Characterization of a stable, major DNA polymerase alpha species devoid of DNA primase activity.

We have purified from Xenopus laevis ovaries a major DNA polymerase alpha species that lacked DNA primase activity. This primase-devoid DNA polymerase alpha species exhibited the same sensitivity as the DNA polymerase DNA primase alpha to BuAdATP and BuPdGTP, nucleotide analogs capable of distinguishing between DNA polymerase delta and DNA polymerase DNA primase alpha. The primase-devoid DNA polymerase alpha species also lacked significant nuclease activity indicative of the alpha-like (rather than delta-like) nature of the DNA polymerase. Using a poly(dT) template, the primase-devoid DNA polymerase alpha species elongated an oligo(rA10) primer up to 51-fold more effectively than an oligo(dA10) primer. In direct contrast, the DNA polymerase DNA primase alpha complex showed only a 4.6-fold preference for oligoribonucleotide primers at the same template/primer ratio.
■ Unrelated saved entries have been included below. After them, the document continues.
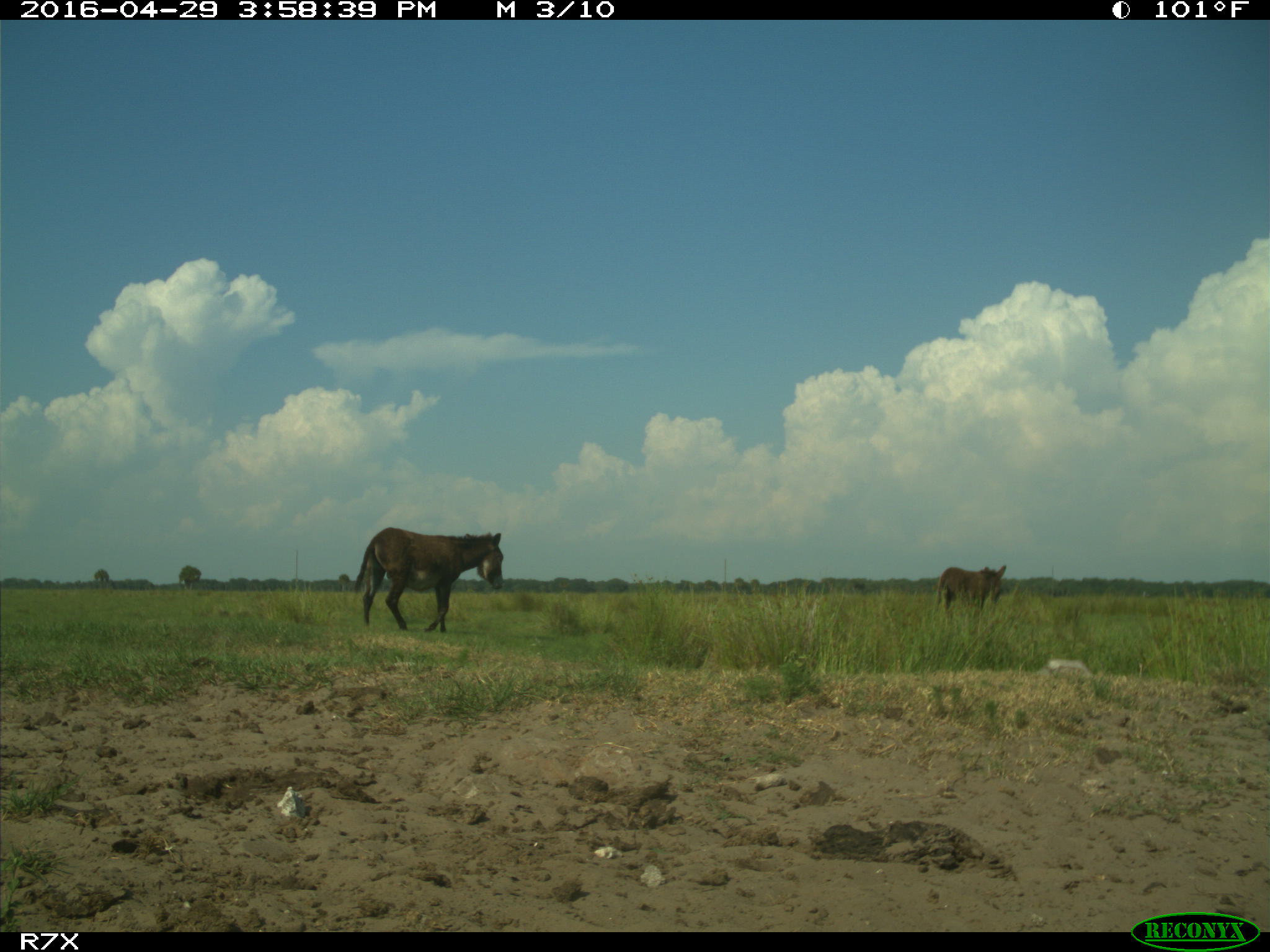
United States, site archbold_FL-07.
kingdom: Animalia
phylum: Chordata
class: Mammalia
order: Artiodactyla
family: Bovidae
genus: Bos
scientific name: Bos taurus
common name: domestic cow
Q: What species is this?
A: Bos taurus (domestic cow).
The catalytic differences between the two DNA polymerase alpha species were most dramatic at a template/primer ratio of 300. The primase-devoid DNA polymerase alpha species was found at high levels throughout oocyte and embryonic development. This suggests that the primase-devoid DNA polymerase alpha species could play a physiological role during DNA chain elongation in vivo, even if it is chemically related to DNA polymerase DNA primase alpha.